Phénomène des pierres en mouvement

Un phénomène géologique intéressant a été découvert sur l'hippodrome asséché du lac Playa dans la vallée de la mort aux États-Unis. Les pierres au fond du lac se déplacent spontanément, et sur de longues distances, comme en témoignent les longues traces qui restent derrière elles. Les pierres se déplacent d'elles-mêmes sans l'aide d'êtres vivants, cependant, jusqu'à Noël 2013, personne n'avait jamais vu ni enregistré le mouvement devant la caméra.

La plupart des pierres coulissantes tombent au fond du lac asséché d'une colline de dolomite de 260 m de haut à l'extrémité sud de Racetrack Playa. Le poids des pierres atteint plusieurs centaines de kilogrammes. Les pistes qui les suivent mesurent plusieurs dizaines de mètres de long, 8 à 30 cm de large et moins de 2, 5 cm de profondeur.

Les pierres ne se mettent en mouvement qu'une fois tous les deux ou trois ans, et la plupart des pistes durent 3-4 ans. Les pierres avec une surface inférieure nervurée laissent des empreintes de pas plus droites, tandis que les pierres sur le côté plat errent d'un côté à l'autre. Parfois, les pierres se retournent, ce qui se reflète dans la taille de leur empreinte.

En 1948, les géologues Jim McAlister et Allen Agnew ont cartographié l'emplacement des roches et marqué leurs empreintes de pas. Un peu plus tard, le personnel du US National Park Service a compilé une description détaillée du lieu et le magazine Life a publié des photos de Racetrack Playa. La plupart des hypothèses s'accordent à dire que le vent sur une surface humide du fond du lac explique au moins en partie le phénomène.

En 1955, le géologue George Stanley de l'Université du Michigan a publié un article dans lequel il soutenait que les roches étaient trop lourdes pour être déplacées par le vent local. Lui et son associé ont proposé une théorie selon laquelle, lors de l'inondation saisonnière d'un lac asséché, une croûte de glace se forme sur l'eau, ce qui facilite le mouvement des pierres.

En mai 1972, Robert Sharp (Caltech) et Dwight Carey (Université de Californie, Los Angeles) lancent un programme de suivi des roches.
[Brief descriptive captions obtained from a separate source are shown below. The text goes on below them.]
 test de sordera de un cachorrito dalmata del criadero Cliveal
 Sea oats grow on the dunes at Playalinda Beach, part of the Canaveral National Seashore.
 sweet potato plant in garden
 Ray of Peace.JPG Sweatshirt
Trente pierres avec des empreintes de pas relativement fraîches ont été marquées et leur position de départ a été indiquée par des piquets.
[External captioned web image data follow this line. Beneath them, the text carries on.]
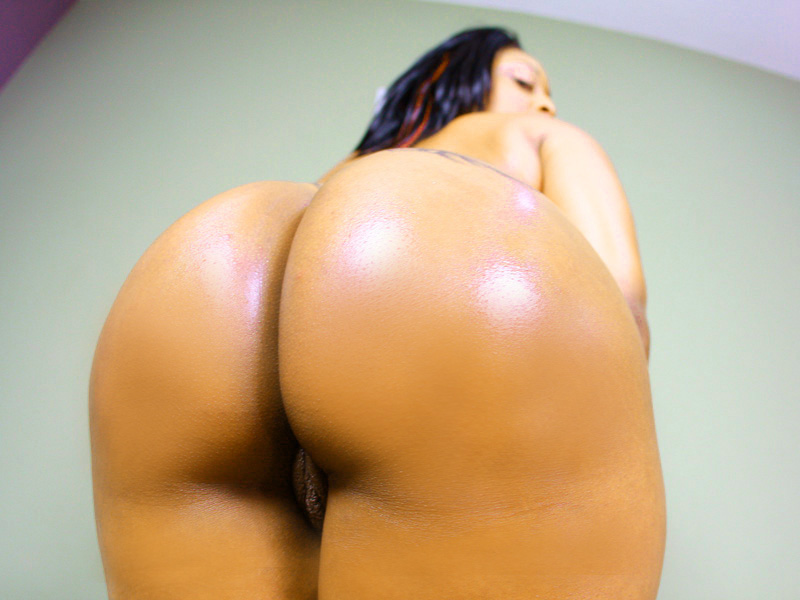 Big tits curvy asses passwords not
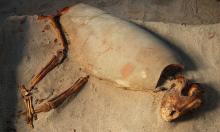 Phát hiện nghĩa địa Ai Cập cổ chôn gần 600 chó mèo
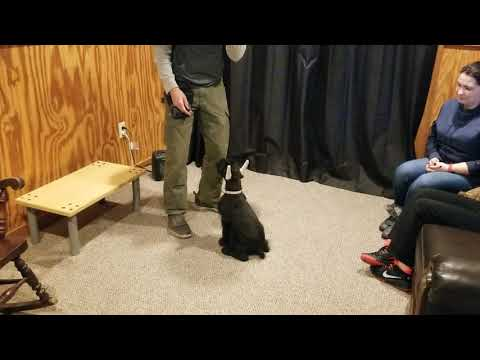 "Giant Schnauzer Puppy ""Costello"" 11 Wks Early Puppy Training BAB Candidate For Sale"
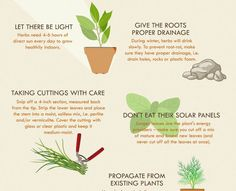 Anglian Home created a how-to infographic on successfully growing an herb garden.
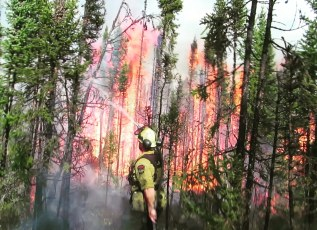 Firefighters in the Field – A Flap ofWildfires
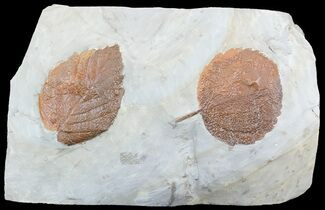 Two Paleocene Fossil Leaves (Zizyphoides & Beringiaphyllum) - Montana For Sale, #55142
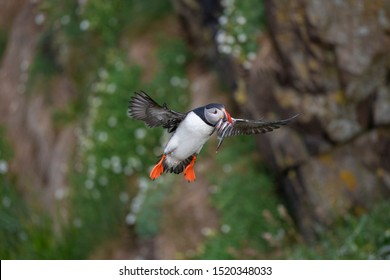 Atlantic puffin also known as common puffin is a species of seabird in the auk family. at Iceland, Atlantic puffin with sand eels in its beak, flying, feeding, and perched on a rock,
Dix des pierres marquées se sont déplacées pendant le premier hiver d'exploration. Après 7 ans, seules deux des 30 pierres observées n'ont pas changé de localisation. La plus petite des pierres mesurait 6, 5 cm de diamètre et se déplaçait à la distance totale maximale - 262 m et plus en un seul hiver - 201 m. La pierre la plus massive, dont le mouvement a été enregistré, pesait 36 ​​kg.
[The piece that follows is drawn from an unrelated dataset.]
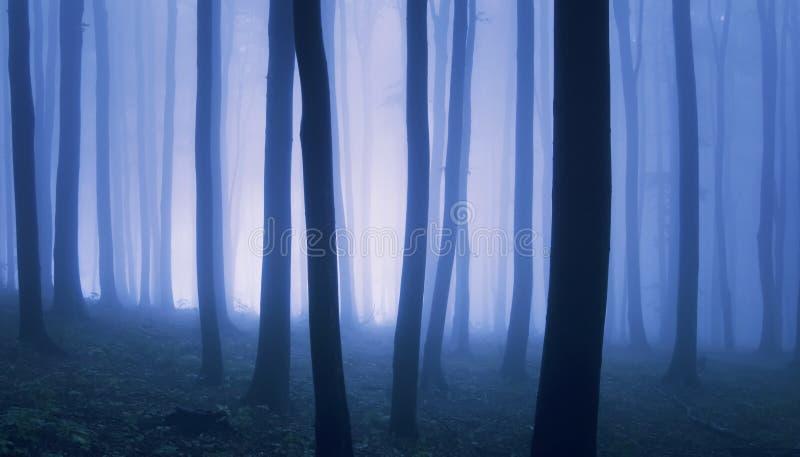 Surrealistyczna fotografia las z mgłą zdjęcia stock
En 2014, un ouvrage a été publié dans PLOS, dont les auteurs décrivent le mécanisme du mouvement des pierres. Les scientifiques ont placé plusieurs de leurs pierres pesant de 5 à 15 kg au fond du lac, les équipant de capteurs de navigation et les entourant de caméras. La raison du mouvement était de grandes (dizaines de mètres), mais de minces zones de glace (3 à 6 mm) formées après le gel des nuits glaciales précédentes. Cette glace flottante, emportée par le vent et les courants sous la glace, déplaçait les pierres à une vitesse de 2 à 5 m / min.

Cependant, il n'y a toujours pas de théorie qui expliquerait pourquoi les pierres à proximité peuvent se déplacer dans des directions différentes lorsque d'autres sont immobiles. On ne sait pas non plus pourquoi les pierres se déplacent dans des directions différentes et sont «dispersées» partout au fond du lac, alors que des vents réguliers déplaceraient toutes les pierres vers l'un des bords du lac. En général, la prochaine explication du phénomène ne résiste pas aux critiques et laisse la place aux chercheurs pour une envolée d'imagination.